Step 1.1 The log-space distribution of the horizontal permeability was used to divide the data into Z discrete segments. This was done by dividing the range [\(\min (\log _{10}(K_{\mathrm{H}})\)), \(\max (\log _{10}(K_{\mathrm{H}})\))], where \(K_{\mathrm{H}}\) is the horizontal permeability field, into Z non-overlapping, equal (in range) segments.

Step 1.2 An indicator function I(x) was introduced, such that \(I(x)=1\) if the horizontal permeability at grid-block x is a member of Segment 1, \(I(x)=2\) if the horizontal permeability is a member of Segment 2, and so on, i.e.

$$\begin{aligned}&I: X \rightarrow \{ 1,2,\ldots Z\} \nonumber \\&I(x) =\left\{ \begin{array}{ll} 1, &{} \quad \text {if } K_{\mathrm{H}}(x)\in \text {Segment 1 } \\ 2, &{} \quad \text {if } K_{\mathrm{H}}(x)\in \text {Segment 2 } \\ \vdots \\ \text {Z}, &{}\quad \text {if } K_{\mathrm{h}}(x)\in \text {Segment}\;Z \\ \end{array}\right\} , \end{aligned}$$
(5)

where x is the grid cell number and Z is the total number of segments. The same indicator function was used to segment the vertical permeability and porosity.

Step 1.3 The property values within each segment were homogenized to yield a single value for each. Porosity was averaged using the volume-weighted arithmetic mean. Horizontal permeability was averaged using an arithmetic average and vertical permeability using a geometric average.

Step 1.4 The indicator function was used to distribute the averaged properties on the original grid. The resulting model is now called a ‘segmented’ model. Figure 5a shows an example segmentation of the horizontal permeability in the Lower SPE 10 Model using \(Z=3\), i.e. three segments.

Step 1.5 The Goodness of Fit (\(\bar{E}\)) of the flow performance between the segmented and base models was then calculated based on the results of numerical simulations of flow in each model. Steps 1–4 were repeated, increasing the number of segments (Z) after each iteration, until no significant improvement in \(\bar{E}\) was seen. At this stage, this ‘optimal’ segmented model will contain fewer and larger domains than were present in the base model. However, various isolated domains comprising just one or a few cells remained in the model.

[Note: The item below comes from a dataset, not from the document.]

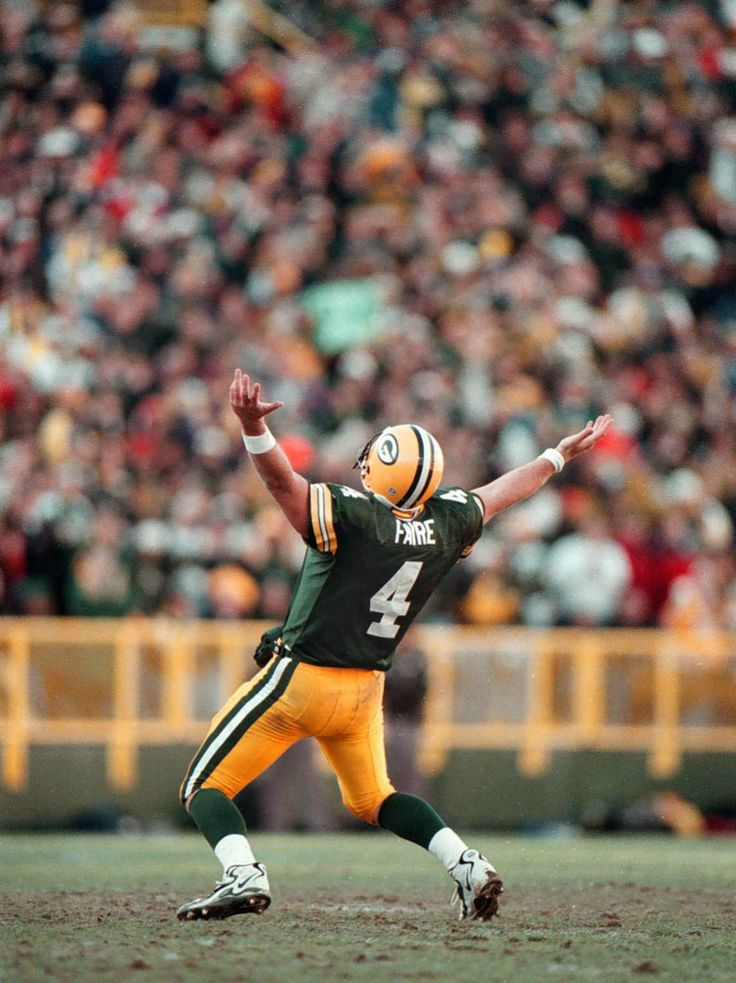Brett Favre doesn't 'really care' that Peyton Manning will break his TD record | For The Win FOREVER FARVE! Packers 10.19.2014 http://ftw.usatoday.com/2014/10/brett-favre-doesnt-really-care-that-peyton-manning-will-break-his-td-record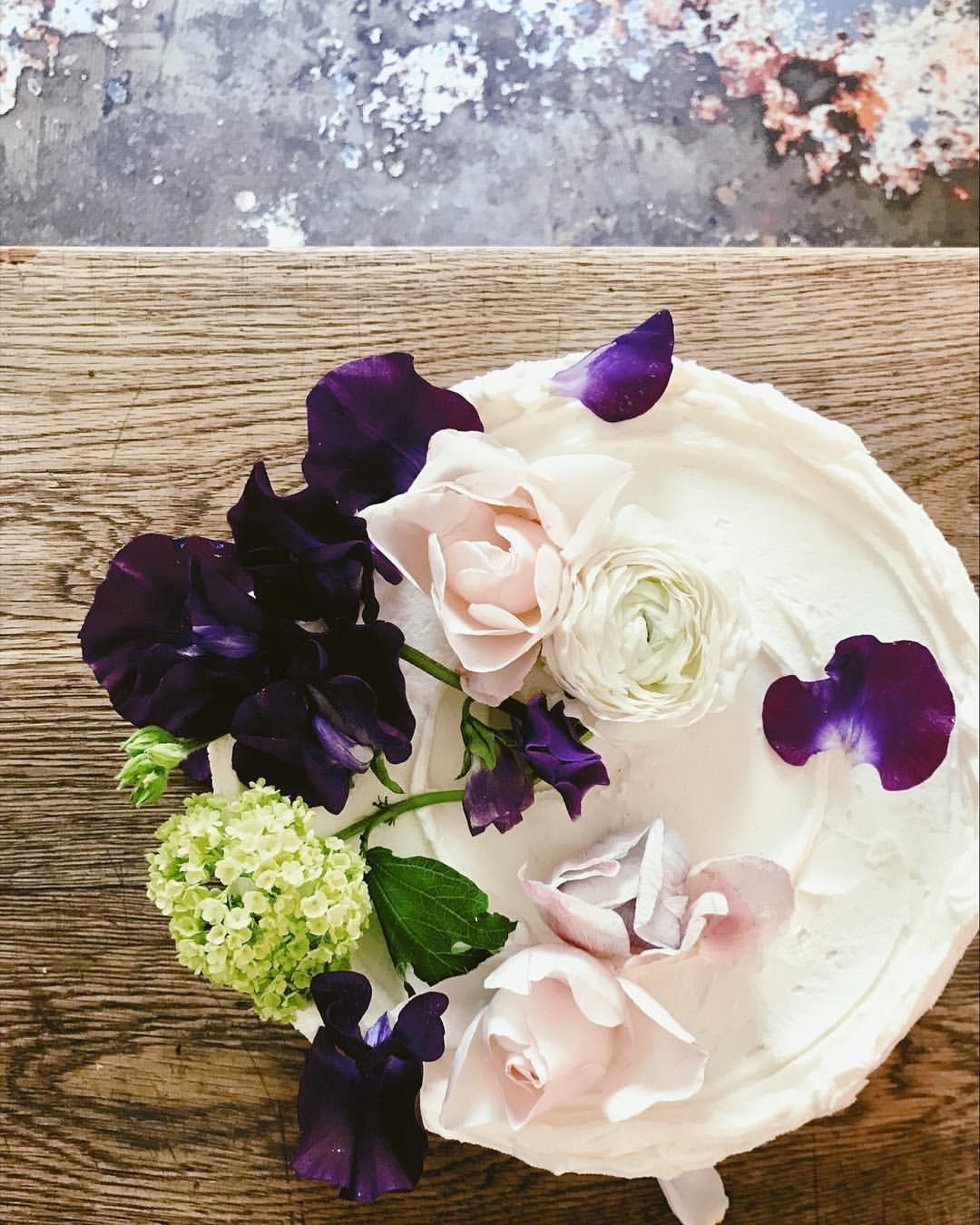 Purple Sweet Peas by  @violetcakeslondon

Step 2.1 A sliding neighborhood algorithm (Thompson and Shure 1995) was applied on the segmented model (Fig. 5). The algorithm scans the model, cell-by-cell, creating a ‘window’ containing a chosen number of cells around each input cell (in this example, the window size is \(3 \times 3 \times 3\)). The input cell is then replaced by the modal value of all cell values in the cube. This was repeated for each cell of the model. Figure 5c shows an example of a clustered model. The homogeneous regions are now referred to as domains. This step reduces the total number of domains by removing isolated groups of grid cells that can be a few cells wide.

Step 2.2 The flow performance of the clustered model was compared to that of the parent segmented model. The optimal window size was defined as the one which gave the closest fit (based on Goodness of Fit) to the optimal segmented model.

Step 2.3 The final Goodness of Fit (\(\bar{E}\)) of the flow performance between the optimal clustered and base models was then calculated based on the results of numerical simulations of flow in each model.

Fig. 5
figure 5

Segmentation and clustering of the Lower SPE 10 Model. a Segmented model with three segments. b \(3 \times 3 \times 3\) cube around an input cell during clustering. The central cell’s value is then replaced with the modal value of the neighboring cells; here a green permeability value is replaced by a blue one. c Clustered model. The cell-to-cell variability is removed, creating more geologically meaningful domains

Results

Results from the Lower SPE 10 Model at each step of the workflow are first reported to illustrate application of the workflow and show how the final Goodness of Fit results were obtained. For the other test cases, only the final Goodness of Fit results are reported, as they show similar behavior to the Lower SPE 10 Model and the individual workflow steps were the same.

Lower SPE 10 Model: Segmentation and Clustering

We first consider the Goodness of Fit for the segmented (but not clustered) Lower SPE 10 Model for the various fluid properties tested and the inverted five spot well pattern (inducing primarily radial flow) (Fig. 6a). The solid lines denote the Goodness of Fit including only ‘global’ measures of well response i.e. production rates and pressures. The dashed lines denote the Goodness of Fit with both ‘global’ and ‘local’ well responses (water breakthrough time) included.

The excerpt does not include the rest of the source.